## Begin Page extract
1. For details see Section 1.1.6 of the Board of Directors' report as of September 30, 2012. Funds from operations (FFO) are a widely accepted supplemental measure of the performance of income-producing real estate companies and REITs.
Shlomo Sherf, Azrieli Group's CEO: "The quarterly results are good, and reflect growth in all the business parameters. We are continuing to identify investment opportunities and fulfill our long-term commitment to initiation and development in the Israeli market."
1-3 2012 financial results summary:
NIS in millions change Q3 2011 Q3 2012 10% 250 275 NOI 6.1% 244 259 Same property NOI FFO from real estate 10% 164 180 activity 8% 105 113 EPRA NAV per share
1-9 2012 financial results summary:
NIS in millions change 1-9 / 2011 1-9 / 2012 12% 724 812 NOI 3.9% 697 724 Same property NOI FFO from real estate 13% 472 535 activity Change in fair value of income producing real (80%) 463 93 estate 8% 105 113 EPRA NAV per share
Core Business Operations
Third quarter operating results for the shopping centers, offices and others, and the assets in the U.S segments:
Shopping Center Portfolio in Israel
- Total net operating income (NOI) totaled NIS 177 million, an increase of 5% over the parallel quarter of 2011;
- Same-property NOI increased by 4.3% over the parallel quarter of 2011;
- The average occupancy rate in this segment remains close to 100%; and
- The increase in these parameters during the quarter continues to show the consistent growth trend recorded in the last quarters.
## End Page extract
## Begin Data rows
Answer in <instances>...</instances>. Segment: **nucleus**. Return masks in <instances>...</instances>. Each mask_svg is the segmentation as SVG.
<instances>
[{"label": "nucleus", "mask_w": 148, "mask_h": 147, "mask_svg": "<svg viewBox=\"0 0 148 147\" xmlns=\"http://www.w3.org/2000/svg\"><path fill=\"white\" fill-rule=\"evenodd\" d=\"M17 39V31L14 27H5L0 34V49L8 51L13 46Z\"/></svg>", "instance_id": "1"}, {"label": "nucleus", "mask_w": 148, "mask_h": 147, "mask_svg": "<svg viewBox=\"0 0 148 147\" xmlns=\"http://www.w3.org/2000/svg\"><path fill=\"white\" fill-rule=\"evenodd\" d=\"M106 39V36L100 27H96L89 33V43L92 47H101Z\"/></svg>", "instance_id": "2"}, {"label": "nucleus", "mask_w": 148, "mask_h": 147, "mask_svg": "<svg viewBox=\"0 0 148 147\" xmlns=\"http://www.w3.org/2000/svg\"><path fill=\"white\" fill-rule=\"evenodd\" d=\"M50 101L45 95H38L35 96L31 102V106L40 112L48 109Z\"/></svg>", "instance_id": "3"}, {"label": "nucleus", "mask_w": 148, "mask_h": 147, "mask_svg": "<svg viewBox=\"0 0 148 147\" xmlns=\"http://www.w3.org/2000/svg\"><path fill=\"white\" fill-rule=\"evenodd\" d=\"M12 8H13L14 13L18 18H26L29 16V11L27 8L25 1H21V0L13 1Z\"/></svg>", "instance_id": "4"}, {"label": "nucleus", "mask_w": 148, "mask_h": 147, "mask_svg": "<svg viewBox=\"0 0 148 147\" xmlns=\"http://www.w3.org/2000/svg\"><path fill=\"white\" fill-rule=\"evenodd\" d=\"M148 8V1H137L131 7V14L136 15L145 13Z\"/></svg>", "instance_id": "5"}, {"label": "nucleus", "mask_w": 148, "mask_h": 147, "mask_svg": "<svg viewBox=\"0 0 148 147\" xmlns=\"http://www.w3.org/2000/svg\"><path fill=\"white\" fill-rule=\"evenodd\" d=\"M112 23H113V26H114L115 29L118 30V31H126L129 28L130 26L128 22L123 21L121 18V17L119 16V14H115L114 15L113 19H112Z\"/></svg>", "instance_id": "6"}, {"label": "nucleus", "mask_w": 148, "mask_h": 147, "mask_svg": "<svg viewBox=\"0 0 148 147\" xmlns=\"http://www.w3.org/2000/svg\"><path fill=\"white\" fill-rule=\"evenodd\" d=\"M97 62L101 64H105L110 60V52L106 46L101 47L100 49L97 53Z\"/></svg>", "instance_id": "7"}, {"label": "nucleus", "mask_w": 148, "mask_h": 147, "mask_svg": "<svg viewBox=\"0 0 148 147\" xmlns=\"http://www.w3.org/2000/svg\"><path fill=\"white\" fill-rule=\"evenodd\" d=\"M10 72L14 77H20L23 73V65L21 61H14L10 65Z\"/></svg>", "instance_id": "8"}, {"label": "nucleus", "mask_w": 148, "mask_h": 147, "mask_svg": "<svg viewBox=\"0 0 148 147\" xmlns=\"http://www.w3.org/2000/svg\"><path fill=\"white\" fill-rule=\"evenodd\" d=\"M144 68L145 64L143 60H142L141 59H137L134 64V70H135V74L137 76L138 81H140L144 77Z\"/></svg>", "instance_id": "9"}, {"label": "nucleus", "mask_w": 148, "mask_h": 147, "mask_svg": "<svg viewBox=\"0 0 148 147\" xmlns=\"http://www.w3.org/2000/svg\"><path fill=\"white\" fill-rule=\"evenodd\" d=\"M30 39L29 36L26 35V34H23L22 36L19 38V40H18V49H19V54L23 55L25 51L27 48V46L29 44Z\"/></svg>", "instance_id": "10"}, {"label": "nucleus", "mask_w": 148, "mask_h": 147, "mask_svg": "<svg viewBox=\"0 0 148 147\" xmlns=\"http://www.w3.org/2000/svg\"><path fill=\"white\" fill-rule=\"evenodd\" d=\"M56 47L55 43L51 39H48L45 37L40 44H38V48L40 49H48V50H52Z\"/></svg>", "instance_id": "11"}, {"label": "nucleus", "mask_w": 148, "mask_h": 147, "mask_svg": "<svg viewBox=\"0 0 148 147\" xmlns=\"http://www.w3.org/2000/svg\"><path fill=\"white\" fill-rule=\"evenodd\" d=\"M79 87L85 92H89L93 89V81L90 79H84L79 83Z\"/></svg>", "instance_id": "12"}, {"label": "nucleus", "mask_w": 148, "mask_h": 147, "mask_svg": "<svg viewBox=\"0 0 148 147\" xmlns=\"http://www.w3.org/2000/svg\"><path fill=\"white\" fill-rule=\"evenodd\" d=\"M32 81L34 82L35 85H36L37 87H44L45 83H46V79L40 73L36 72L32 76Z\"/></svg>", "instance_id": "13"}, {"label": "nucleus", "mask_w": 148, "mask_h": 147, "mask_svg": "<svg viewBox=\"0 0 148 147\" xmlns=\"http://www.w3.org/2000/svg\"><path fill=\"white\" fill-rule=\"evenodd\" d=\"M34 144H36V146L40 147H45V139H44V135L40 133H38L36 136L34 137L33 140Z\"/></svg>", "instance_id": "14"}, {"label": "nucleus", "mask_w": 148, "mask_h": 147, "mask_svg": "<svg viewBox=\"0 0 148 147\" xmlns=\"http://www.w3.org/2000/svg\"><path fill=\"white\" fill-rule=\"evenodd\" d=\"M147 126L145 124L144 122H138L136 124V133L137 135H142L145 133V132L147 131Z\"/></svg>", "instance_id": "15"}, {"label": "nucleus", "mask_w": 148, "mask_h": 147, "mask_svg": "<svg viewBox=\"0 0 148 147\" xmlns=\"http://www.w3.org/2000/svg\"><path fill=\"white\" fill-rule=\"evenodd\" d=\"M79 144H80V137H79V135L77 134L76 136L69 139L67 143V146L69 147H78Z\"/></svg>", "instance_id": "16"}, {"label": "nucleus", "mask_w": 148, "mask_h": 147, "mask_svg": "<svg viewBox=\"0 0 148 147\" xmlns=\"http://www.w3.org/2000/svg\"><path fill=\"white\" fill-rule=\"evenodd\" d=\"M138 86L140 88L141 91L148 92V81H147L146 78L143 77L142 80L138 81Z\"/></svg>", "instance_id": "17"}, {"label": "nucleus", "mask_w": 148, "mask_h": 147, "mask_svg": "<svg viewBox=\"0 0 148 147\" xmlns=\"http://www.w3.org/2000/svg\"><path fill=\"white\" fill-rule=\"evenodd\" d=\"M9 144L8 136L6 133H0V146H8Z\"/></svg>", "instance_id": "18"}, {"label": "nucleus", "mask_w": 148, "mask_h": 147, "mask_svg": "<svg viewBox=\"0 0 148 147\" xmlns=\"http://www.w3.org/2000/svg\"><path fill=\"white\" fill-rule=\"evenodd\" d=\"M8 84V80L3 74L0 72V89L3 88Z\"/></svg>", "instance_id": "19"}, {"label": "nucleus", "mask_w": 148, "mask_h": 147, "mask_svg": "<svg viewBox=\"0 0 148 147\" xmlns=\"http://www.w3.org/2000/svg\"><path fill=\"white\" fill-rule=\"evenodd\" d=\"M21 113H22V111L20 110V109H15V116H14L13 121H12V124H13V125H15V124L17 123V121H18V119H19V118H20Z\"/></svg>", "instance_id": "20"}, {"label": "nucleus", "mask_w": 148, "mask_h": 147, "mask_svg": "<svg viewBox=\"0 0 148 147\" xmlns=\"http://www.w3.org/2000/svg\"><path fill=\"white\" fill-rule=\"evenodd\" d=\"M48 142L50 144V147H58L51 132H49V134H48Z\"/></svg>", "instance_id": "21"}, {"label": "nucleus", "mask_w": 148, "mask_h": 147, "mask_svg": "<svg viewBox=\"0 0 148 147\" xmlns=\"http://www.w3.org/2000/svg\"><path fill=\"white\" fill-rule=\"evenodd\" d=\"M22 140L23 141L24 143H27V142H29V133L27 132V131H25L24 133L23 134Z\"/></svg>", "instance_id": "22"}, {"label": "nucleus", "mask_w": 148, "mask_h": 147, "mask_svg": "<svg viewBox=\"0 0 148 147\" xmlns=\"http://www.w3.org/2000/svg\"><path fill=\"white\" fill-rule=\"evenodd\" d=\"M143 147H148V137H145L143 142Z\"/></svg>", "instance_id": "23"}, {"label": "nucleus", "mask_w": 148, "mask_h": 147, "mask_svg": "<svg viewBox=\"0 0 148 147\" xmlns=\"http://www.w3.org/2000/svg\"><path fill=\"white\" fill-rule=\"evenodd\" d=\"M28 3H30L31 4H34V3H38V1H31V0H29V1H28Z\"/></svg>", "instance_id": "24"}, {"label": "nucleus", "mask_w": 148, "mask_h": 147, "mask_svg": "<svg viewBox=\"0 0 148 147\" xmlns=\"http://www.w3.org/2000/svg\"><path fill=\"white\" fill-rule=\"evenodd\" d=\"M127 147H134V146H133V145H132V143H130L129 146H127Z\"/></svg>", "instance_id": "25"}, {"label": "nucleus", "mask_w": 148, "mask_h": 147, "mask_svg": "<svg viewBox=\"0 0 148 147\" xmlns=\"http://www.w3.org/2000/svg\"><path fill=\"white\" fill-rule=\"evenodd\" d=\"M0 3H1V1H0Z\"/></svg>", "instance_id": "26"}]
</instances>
## End Data rows
## Begin Data rows
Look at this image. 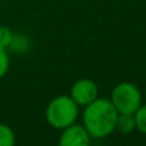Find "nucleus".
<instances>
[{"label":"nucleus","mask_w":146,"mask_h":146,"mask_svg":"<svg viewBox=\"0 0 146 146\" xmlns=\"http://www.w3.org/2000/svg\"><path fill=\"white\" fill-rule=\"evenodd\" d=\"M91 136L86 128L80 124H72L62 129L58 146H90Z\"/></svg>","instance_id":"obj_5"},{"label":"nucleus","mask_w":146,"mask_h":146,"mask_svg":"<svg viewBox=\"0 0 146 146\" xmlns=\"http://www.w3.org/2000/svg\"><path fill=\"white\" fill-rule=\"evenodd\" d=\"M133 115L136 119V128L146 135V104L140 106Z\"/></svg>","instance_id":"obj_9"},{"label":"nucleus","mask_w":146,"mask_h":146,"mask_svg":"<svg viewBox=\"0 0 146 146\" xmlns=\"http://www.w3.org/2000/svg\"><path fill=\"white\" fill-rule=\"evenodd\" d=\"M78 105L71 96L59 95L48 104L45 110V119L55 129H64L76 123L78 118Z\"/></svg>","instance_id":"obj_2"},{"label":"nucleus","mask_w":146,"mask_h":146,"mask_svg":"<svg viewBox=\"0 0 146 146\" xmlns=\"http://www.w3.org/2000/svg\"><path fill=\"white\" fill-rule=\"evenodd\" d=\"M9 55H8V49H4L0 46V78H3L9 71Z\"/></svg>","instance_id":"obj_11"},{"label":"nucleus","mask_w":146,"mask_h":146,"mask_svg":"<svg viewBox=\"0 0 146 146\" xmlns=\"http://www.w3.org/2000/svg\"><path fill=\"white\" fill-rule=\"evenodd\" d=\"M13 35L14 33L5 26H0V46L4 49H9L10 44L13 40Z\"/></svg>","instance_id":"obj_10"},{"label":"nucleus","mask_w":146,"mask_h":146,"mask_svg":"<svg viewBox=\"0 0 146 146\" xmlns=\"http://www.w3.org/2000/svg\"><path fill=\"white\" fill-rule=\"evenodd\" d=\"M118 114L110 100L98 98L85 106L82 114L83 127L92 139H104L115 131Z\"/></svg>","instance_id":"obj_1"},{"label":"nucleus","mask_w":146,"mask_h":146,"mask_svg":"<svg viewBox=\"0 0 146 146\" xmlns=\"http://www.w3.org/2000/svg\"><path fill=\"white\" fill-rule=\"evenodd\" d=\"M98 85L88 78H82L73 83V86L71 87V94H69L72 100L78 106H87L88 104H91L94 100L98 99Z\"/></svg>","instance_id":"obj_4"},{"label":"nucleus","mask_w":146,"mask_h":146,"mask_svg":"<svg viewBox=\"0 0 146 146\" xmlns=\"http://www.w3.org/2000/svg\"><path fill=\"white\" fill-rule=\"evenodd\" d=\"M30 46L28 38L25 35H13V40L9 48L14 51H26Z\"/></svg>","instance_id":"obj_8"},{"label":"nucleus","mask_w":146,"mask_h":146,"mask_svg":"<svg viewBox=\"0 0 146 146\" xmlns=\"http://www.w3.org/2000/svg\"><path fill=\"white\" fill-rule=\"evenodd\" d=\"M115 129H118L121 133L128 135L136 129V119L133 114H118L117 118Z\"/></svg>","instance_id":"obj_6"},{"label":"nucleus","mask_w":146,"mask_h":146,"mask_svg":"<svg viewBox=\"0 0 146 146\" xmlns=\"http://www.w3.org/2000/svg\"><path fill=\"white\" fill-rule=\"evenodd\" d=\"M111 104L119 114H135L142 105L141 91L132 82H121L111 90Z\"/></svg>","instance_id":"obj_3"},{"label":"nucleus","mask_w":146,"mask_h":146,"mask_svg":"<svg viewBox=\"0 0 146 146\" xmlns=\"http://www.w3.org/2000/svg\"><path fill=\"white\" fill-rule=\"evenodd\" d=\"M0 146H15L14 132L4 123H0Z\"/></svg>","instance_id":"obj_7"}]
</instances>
## End Data rows
Problems:
A - From the Azrieli Group results excerpt, repeat the passage starting with "1. For details" and going on through "companies and REITs.".
B - According to the Azrieli Group results excerpt, by what percentage did same-property NOI for the shopping center portfolio in Israel increase over the parallel quarter of 2011?

Answers for this exercise:
A -
1. For details see Section 1.1.6 of the Board of Directors' report as of September 30, 2012. Funds from operations (FFO) are a widely accepted supplemental measure of the performance of income-producing real estate companies and REITs.

B - 4.3%